The discovery, sure to be controversial, suggests life could arise earlier than now thought on alien planets, too.
Currently, scientists widely believe photosynthetic microbes helped oxygenate the planet roughly 2.4 billion years ago, and that oxygen was scant in the atmosphere before then. They base this idea on isotopes of sulfur in ancient rocks. Isotopes of sulfur all behave virtually the same chemically but have slightly different masses.
New signs of life
Rocks older than 2.4 billion years contain abnormal ratios of sulfur isotopes compared with younger rocks. The only way known to generate these abnormal ratios are reactions between sunlight and sulfurous volcanic gas in the absence of an ozone shield that would normally help screen out ultraviolet rays.
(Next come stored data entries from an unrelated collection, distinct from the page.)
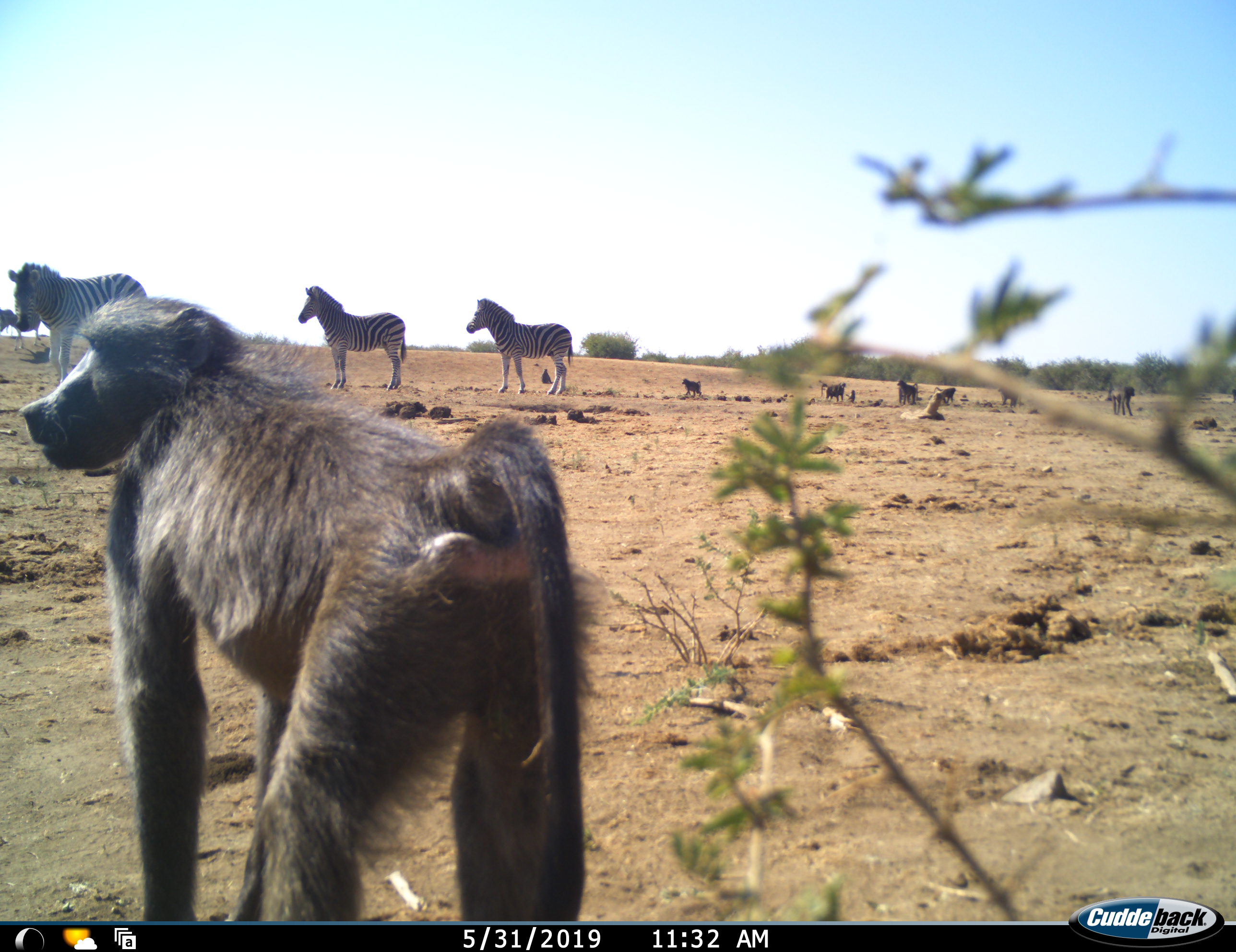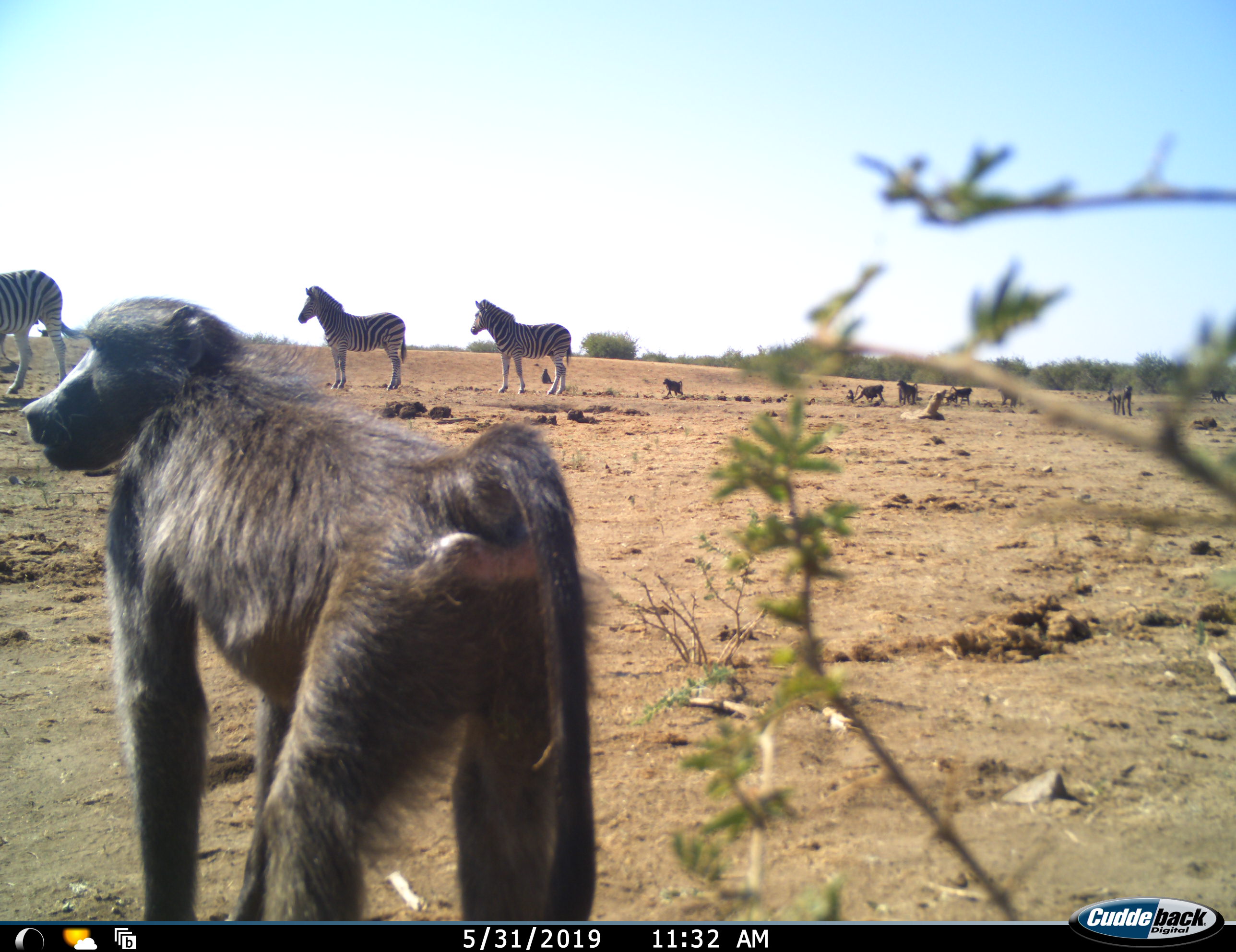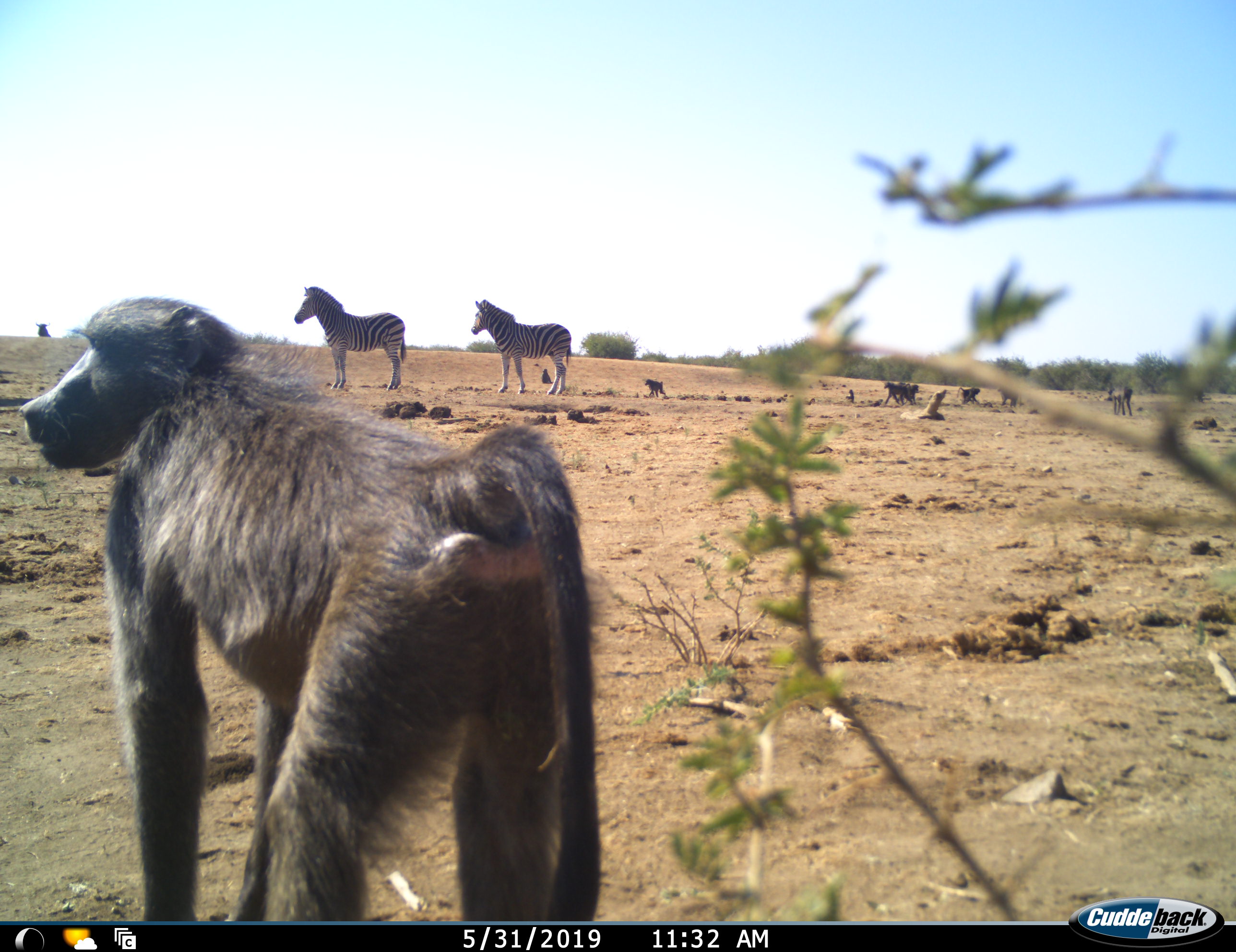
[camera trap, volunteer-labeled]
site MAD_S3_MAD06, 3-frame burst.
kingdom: Animalia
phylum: Chordata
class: Mammalia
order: Primates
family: Cercopithecidae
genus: Papio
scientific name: Papio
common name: baboon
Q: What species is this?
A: Baboon (Papio).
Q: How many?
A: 10.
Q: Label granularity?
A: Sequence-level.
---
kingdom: Animalia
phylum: Chordata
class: Mammalia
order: Perissodactyla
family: Equidae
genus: Equus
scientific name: Equus quagga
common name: plains zebra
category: zebraplains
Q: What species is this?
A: Zebraplains (plains zebra) (Equus quagga).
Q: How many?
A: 4.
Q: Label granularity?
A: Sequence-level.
Ozone is a form of oxygen, and if the atmosphere has no ozone, it is assumed it has no oxygen.
Geochemist Hiroshi Ohmoto, director of the Penn State Astrobiology Research Center and his colleagues examined rocks from western Australia laid down as sediments on a lakebed and the ocean floor between about 2.76 and 2.92 billion years ago. These displayed sulfur isotope ratios like those of more modern rocks from higher oxygen eras.
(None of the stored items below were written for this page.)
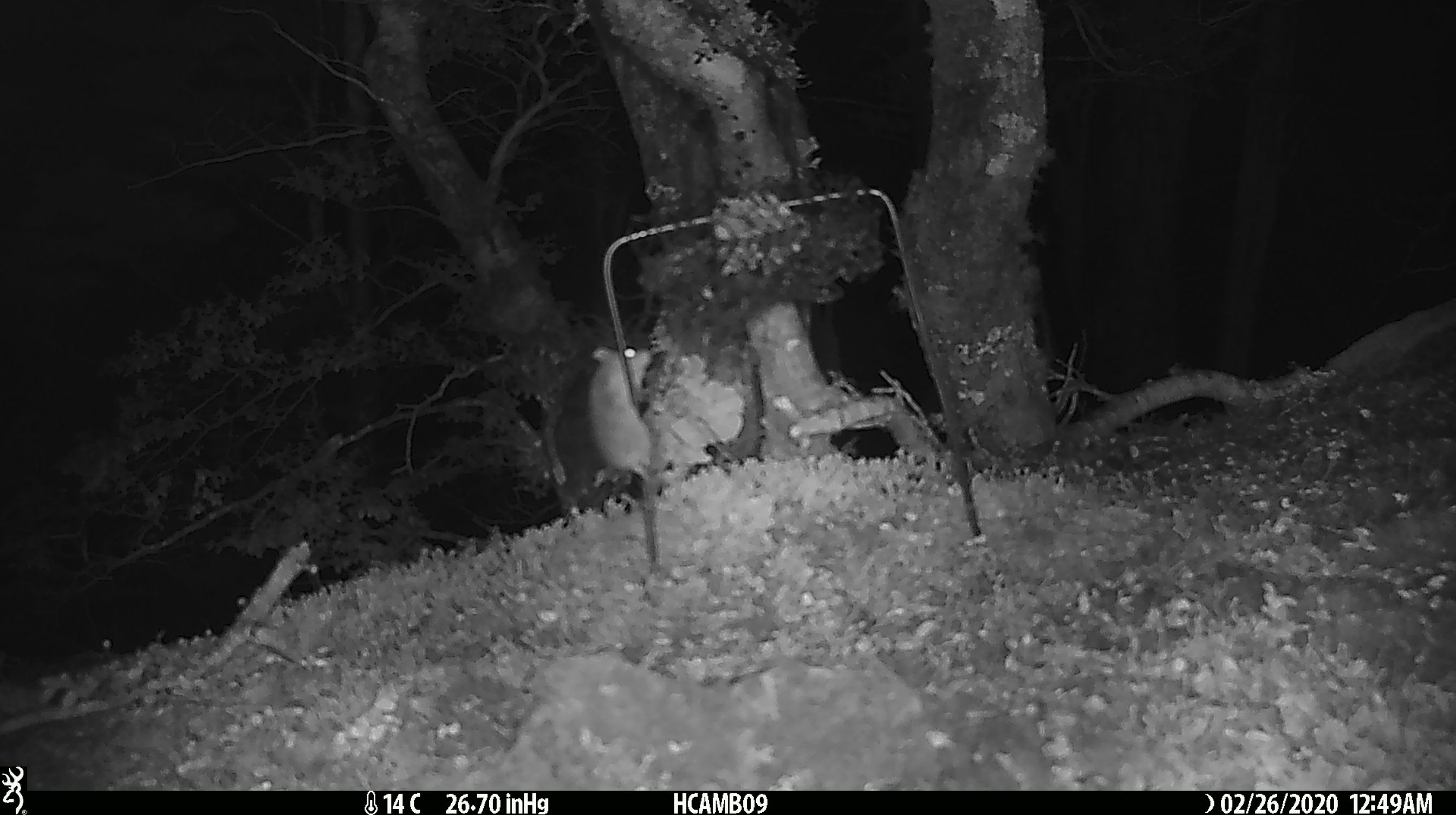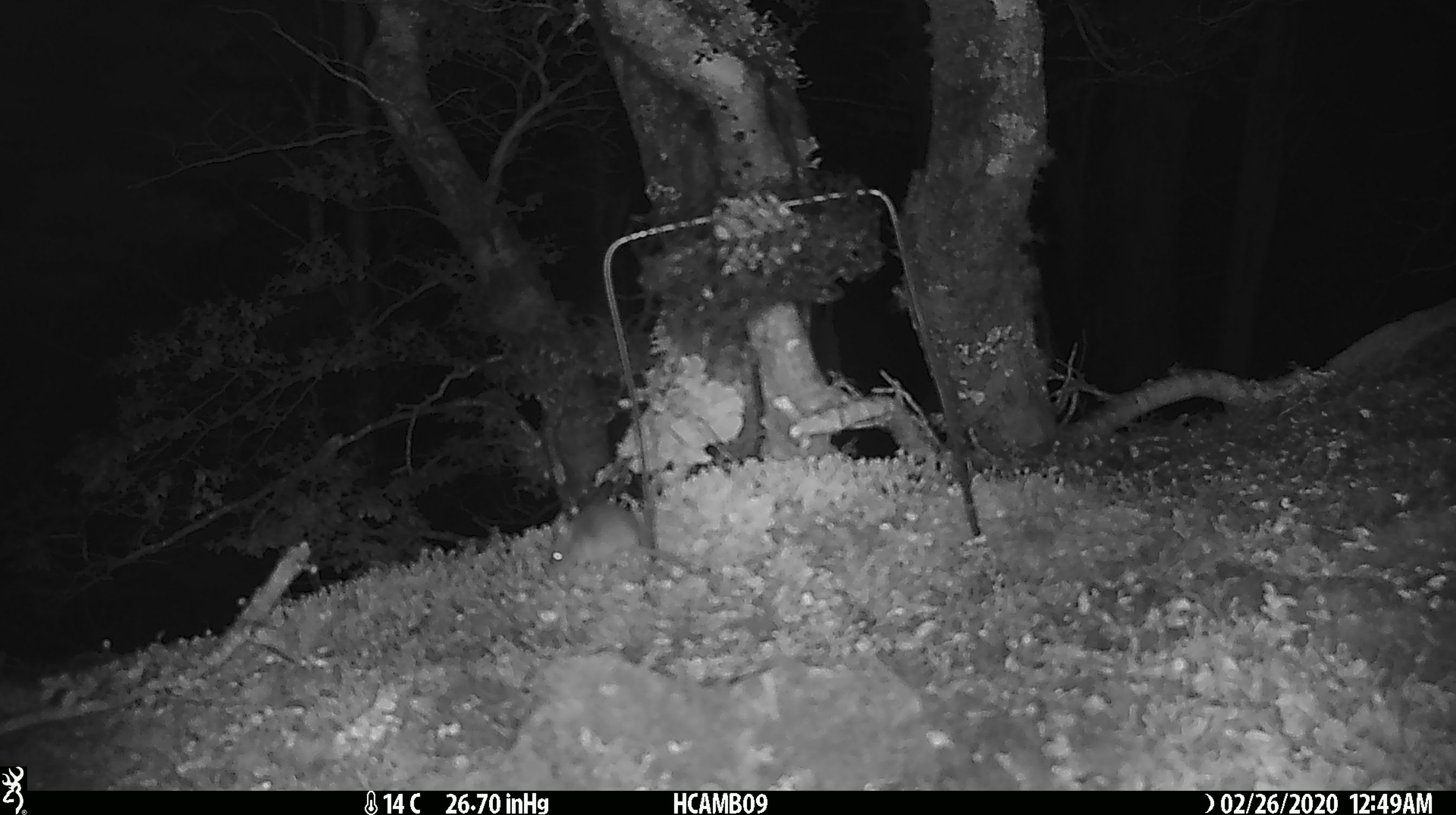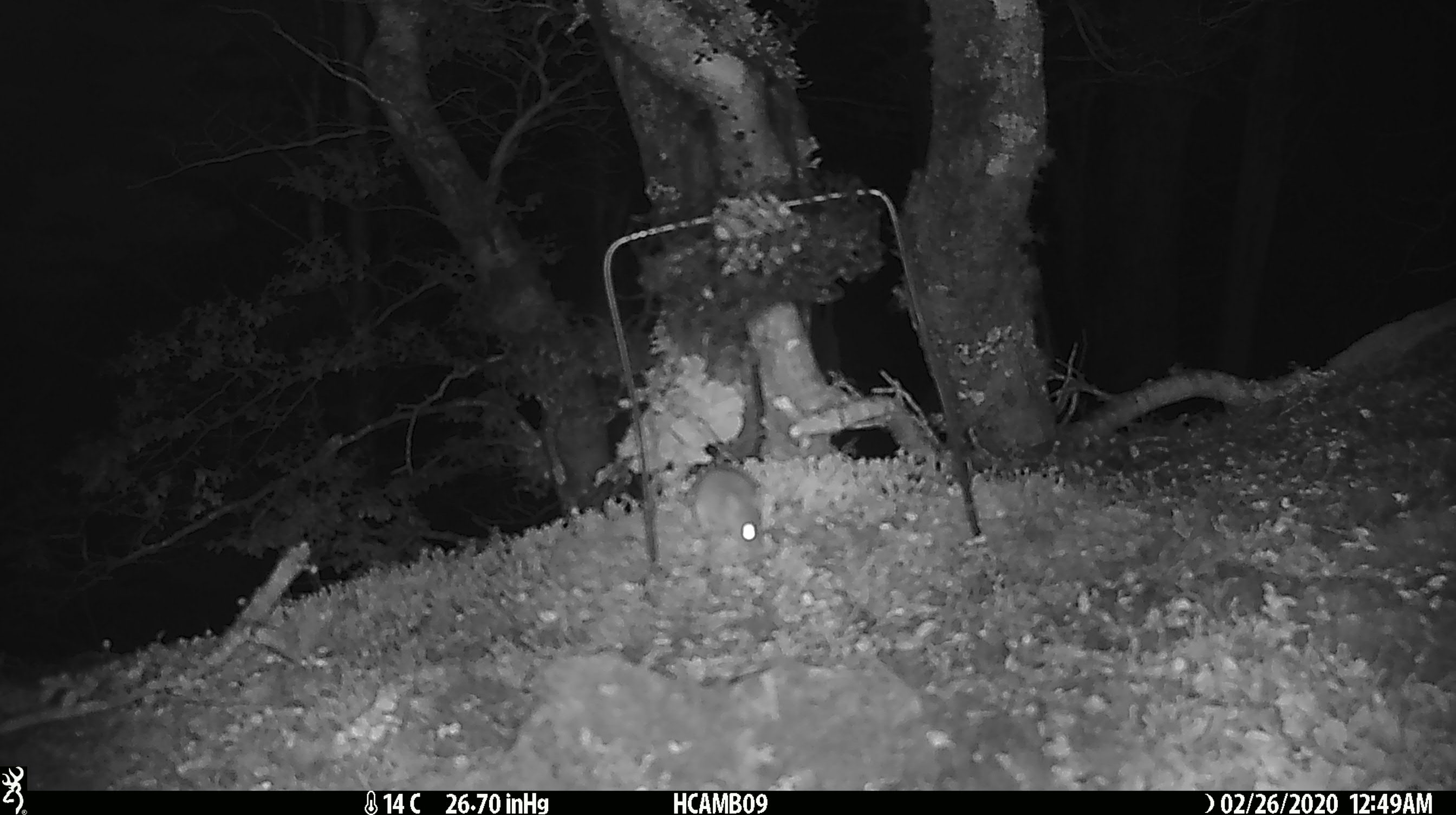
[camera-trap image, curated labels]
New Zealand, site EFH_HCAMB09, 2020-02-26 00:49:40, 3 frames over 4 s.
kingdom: Animalia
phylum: Chordata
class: Mammalia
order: Rodentia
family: Muridae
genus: Mus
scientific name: Mus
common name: mouse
"'When did the Earth's atmosphere become oxygenated?' has been an important question for Earth scientists and biologists, because this question is closely linked to those related to the biological evolution on Earth and other planets," Ohmoto told LiveScience. "According to the currently popular theory, it took the Earth for more than 2 billion years to develop an oxygen-rich atmosphere."
An implication of the new findings is that "an oxygen-rich atmosphere, generated by oxygen-producing organisms, may be found in young, as well as old, planets of other stars," he said.
The new findings could mean oxygen levels on Earth were uniformly high since 3.8 billion years ago, Ohmoto said. They could also mean oxygen levels went through yo-yo fluctuations between highs and lows. Alternatively, ultraviolet radiation from the sun might not be the only way that can generate the abnormal ratios of sulfur isotopes seen in older rocks.
"There is going to be a howl, even outrage," over these findings, geologist and isotope geochemist Paul Knauth at Arizona State University told LiveScience. They will say hot springs could have swamped the rocks Ohmoto and his colleagues looked at with normal sulfur, or that the crystals they analyzed washed in from elsewhere, or that their measurements are inaccurate, he said. However, Knauth noted Ohmoto and his colleagues did address these points "and make good arguments."
Future experiments should look at rocks of many different ages and many different parts of the world, Ohmoto said. Lab experiments should also see if there are other ways of creating abnormal sulfur isotope ratios, he added.
Ohmoto and his colleagues report their findings in the Aug. 23 issue of the journal Nature.